Pelo modo como a pele bronzeada de Rowan ficou pálida sob a tatuagem, o modo como trincou os dentes, Celaena percebeu que feria seu orgulho imortal não saber o que era essa coisa.
— Todas atiradas na floresta, não no mar? — Um aceno positivo. — Mas todas à distância de uma caminhada da água. — Outro aceno. — Se fosse um assassino habilidoso e racional, teria escondido os corpos melhor. Ou, de novo, usado o mar. — A jovem olhou para a água ofuscante, o sol começando a descida da tarde. — Ou talvez ele não se importe. Talvez queira que saibamos o que está fazendo. Houve... houve época em que eu deixava corpos para que fossem descobertos por uma pessoa em particular ou para mandar algum tipo de mensagem. — Cova fora o último deles. — O que as vítimas têm em comum?
— Não sei — admitiu Rowan. — Nem mesmo sabemos os nomes delas ou de onde vieram. — Ele se levantou e limpou as mãos. — Precisamos voltar para a fortaleza.
Celaena segurou-lhe o cotovelo.
— Espere. Viu o suficiente do corpo?
Um aceno lento de cabeça. Bom. Ela também, e sentira o cheiro por tempo suficiente. Tinha guardado na memória, reparando em tudo que pôde.
— Então precisamos enterrá-la.
— O chão é muito duro aqui.
A assassina saiu caminhando pelas árvores, deixando-o para trás.
— Então faremos do modo antigo — gritou ela.
Ao inferno que deixaria o corpo daquela mulher se decompondo em um rio, ao inferno que o deixaria ali por toda a eternidade, molhado e no frio.
Celaena puxou o corpo leve demais de dentro da água, apoiando-o nas pinhas marrons. Rowan não disse nada quando ela recolheu vegetação e galhos, então se ajoelhou, tentando não olhar para a pele enrugada ou a expressão de horror permanente.

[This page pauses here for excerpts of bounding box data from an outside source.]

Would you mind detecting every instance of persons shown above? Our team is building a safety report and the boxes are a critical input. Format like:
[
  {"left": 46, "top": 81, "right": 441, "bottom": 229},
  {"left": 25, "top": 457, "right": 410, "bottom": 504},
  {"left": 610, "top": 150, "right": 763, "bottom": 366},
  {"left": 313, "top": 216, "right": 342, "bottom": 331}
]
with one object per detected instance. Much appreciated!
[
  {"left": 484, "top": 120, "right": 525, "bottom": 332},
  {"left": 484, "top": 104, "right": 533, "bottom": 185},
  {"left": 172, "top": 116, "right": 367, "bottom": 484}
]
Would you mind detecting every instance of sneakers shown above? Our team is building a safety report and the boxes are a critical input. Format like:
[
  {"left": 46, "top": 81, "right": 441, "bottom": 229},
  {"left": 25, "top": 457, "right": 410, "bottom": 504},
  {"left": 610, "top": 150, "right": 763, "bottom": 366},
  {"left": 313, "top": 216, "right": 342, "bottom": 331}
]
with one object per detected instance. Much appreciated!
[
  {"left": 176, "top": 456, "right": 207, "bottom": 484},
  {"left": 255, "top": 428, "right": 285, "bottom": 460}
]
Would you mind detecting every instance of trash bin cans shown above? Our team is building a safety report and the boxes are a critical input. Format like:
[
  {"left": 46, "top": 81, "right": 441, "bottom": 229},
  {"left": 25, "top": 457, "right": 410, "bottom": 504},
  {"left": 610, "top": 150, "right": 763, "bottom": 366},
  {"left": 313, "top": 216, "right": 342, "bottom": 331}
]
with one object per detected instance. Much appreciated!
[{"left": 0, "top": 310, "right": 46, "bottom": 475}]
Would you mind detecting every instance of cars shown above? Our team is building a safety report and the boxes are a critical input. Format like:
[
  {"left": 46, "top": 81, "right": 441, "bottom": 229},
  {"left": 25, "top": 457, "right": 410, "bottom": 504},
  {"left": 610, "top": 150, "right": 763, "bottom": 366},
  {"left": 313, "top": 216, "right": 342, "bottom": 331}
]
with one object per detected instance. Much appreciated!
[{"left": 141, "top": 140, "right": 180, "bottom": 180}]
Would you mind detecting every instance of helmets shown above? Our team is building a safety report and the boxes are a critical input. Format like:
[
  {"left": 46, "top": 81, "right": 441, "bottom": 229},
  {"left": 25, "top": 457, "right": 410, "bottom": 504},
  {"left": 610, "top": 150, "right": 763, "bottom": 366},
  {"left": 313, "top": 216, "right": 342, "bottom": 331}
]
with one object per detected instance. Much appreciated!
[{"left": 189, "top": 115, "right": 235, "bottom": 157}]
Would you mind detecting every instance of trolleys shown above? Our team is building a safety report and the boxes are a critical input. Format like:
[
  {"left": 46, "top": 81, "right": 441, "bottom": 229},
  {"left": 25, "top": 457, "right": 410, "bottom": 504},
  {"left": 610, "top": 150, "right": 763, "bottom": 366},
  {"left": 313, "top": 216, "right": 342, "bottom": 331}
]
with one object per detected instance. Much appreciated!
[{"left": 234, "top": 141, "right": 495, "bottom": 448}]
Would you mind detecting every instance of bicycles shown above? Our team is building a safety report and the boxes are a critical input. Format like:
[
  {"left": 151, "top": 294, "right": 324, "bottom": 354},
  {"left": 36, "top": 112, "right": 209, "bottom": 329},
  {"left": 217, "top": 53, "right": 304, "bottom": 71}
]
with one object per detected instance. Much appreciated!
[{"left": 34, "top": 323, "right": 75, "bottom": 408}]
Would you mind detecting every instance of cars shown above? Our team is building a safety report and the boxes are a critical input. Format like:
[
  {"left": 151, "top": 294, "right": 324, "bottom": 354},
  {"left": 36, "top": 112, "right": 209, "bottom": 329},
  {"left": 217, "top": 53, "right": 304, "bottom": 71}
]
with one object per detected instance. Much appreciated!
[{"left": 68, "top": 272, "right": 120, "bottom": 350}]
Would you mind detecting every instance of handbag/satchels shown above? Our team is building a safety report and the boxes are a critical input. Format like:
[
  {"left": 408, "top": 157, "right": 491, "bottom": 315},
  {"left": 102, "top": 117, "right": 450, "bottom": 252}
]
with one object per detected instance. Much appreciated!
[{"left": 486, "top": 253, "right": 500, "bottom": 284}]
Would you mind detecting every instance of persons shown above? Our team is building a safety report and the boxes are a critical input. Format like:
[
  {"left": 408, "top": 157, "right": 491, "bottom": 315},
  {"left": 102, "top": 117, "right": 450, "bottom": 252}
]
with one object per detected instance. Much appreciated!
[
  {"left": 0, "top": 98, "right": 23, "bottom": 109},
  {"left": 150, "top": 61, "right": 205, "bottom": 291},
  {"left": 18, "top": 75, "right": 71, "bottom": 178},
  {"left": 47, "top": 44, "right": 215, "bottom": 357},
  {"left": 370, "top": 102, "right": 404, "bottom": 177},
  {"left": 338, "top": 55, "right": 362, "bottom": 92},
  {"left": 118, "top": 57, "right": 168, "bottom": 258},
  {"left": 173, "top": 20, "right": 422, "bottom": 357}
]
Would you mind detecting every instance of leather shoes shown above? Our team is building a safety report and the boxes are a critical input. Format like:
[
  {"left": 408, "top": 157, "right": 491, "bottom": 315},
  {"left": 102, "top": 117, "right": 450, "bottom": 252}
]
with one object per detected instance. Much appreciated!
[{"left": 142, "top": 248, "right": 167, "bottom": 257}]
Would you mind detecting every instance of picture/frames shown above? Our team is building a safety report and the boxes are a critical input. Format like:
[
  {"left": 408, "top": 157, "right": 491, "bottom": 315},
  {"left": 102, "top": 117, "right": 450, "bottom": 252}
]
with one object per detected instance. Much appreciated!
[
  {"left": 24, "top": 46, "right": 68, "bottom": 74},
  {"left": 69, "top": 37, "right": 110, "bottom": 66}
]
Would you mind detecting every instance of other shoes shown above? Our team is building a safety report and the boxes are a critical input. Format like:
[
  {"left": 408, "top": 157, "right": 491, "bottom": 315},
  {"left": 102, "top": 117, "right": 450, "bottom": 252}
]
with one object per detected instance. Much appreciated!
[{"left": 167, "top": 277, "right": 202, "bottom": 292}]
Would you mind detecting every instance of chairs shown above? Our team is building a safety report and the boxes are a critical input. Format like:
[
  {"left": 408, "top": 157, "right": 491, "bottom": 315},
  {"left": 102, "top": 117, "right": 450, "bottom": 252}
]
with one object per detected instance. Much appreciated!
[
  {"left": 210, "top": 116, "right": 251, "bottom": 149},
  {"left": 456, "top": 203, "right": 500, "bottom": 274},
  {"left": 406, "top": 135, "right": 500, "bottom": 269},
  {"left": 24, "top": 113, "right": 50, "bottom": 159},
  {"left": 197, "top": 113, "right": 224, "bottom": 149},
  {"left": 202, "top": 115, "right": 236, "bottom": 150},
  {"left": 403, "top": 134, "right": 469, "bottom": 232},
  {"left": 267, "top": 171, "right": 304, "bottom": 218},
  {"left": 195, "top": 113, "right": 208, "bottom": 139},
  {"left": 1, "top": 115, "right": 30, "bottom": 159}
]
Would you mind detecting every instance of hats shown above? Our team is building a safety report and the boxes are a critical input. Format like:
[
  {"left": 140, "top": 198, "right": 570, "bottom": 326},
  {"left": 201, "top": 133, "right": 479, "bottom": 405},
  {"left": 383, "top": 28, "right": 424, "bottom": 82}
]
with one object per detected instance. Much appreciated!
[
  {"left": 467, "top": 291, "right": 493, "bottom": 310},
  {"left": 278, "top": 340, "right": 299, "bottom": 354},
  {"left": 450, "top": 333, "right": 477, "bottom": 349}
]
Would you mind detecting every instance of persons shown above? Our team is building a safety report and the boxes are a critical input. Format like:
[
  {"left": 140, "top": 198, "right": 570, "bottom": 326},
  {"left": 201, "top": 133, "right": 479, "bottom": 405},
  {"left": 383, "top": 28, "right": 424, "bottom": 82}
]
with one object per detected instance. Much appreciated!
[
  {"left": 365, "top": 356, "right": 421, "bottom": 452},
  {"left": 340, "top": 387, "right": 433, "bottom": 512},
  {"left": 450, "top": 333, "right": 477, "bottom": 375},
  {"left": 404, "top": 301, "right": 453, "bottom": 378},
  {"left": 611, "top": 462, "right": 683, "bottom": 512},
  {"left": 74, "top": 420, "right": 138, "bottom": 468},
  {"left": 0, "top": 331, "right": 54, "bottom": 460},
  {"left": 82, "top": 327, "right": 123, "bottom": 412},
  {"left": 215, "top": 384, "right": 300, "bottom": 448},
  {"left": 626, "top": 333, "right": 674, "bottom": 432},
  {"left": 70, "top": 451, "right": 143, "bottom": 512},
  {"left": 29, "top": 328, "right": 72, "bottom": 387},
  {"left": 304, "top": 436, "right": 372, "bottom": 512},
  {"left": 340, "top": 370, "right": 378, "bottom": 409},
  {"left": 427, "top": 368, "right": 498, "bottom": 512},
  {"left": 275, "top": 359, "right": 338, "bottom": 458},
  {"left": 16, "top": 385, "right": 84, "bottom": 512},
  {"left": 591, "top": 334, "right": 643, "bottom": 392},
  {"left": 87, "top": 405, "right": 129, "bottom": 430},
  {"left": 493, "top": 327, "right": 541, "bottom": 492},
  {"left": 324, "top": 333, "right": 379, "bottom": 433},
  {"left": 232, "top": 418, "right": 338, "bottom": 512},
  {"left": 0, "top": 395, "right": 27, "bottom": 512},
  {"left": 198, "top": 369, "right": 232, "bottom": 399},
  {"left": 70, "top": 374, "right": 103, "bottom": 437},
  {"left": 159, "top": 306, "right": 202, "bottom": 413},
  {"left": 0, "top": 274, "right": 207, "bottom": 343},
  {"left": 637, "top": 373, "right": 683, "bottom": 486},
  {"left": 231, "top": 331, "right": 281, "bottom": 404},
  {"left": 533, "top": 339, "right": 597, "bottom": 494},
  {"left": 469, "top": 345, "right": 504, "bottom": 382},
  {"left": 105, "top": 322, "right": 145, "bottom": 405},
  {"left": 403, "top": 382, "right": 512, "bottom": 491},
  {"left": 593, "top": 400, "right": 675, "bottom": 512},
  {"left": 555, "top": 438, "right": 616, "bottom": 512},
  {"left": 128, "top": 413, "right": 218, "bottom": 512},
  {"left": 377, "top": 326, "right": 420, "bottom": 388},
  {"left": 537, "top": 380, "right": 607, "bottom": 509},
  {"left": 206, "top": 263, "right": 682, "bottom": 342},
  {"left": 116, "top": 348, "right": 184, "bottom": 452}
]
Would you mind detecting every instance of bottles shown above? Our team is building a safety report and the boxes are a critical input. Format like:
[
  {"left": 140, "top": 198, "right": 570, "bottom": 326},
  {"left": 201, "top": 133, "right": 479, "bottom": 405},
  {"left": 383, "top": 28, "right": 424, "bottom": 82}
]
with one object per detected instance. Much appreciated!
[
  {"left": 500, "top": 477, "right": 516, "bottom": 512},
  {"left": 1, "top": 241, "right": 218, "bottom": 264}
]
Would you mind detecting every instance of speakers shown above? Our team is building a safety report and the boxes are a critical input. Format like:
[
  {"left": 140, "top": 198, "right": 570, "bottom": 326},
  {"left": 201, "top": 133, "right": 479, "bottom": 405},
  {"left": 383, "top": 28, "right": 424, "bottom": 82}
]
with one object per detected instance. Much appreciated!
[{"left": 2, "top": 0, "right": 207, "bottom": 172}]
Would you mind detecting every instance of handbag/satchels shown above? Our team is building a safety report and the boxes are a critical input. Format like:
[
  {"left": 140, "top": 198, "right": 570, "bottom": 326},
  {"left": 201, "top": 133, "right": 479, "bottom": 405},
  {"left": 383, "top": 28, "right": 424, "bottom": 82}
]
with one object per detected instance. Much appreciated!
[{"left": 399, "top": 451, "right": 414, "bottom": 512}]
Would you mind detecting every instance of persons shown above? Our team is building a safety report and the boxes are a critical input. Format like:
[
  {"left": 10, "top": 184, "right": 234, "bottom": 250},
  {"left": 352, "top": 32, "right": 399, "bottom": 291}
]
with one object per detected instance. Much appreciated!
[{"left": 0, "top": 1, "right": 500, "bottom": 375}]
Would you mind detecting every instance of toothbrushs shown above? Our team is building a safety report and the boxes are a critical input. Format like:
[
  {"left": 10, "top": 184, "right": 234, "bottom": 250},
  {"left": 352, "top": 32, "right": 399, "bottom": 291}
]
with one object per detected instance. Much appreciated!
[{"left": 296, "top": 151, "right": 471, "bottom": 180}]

Ele também não debochou das tentativas de que precisou para começar uma fogueira com a mão nem fez qualquer comentário engraçadinho depois que as pinhas finalmente murcharam e pegaram fogo, o incenso antigo de uma pira rudimentar. Em vez disso, quando Celaena saiu das chamas altas, sentiu Rowan se colocar atrás dela, sentiu a determinação e a quase selvageria do guerreiro a envolver como um corpo fantasma. Uma brisa morna tocou os cabelos, assim como o rosto da assassina. Ar para ajudar o fogo; vento que ajudava a consumir o cadáver.
O ódio que Celaena sentiu não tinha nada a ver com o juramento que fizera, ou com Nehemia. Ela tocou o poço antigo bem no fundo – apenas uma vez – para ver se conseguia puxar qualquer que fosse o gatilho que ocasionava a mudança, para que pudesse ajudar a fogueira triste e pequena a queimar mais igualmente, com mais orgulho.
Mas permaneceu sem graça e vazia, presa ao corpo mortal.
Mesmo assim, Rowan não disse nada a respeito, e o vento dele alimentou as chamas o suficiente para trabalhar rapidamente o corpo, queimando muito mais rápido que uma pira mortal. Os dois observaram em silêncio, até que não restasse nada além de cinzas – até que mesmo essas fossem carregadas para cima e para longe, por cima das árvores e na direção do mar aberto.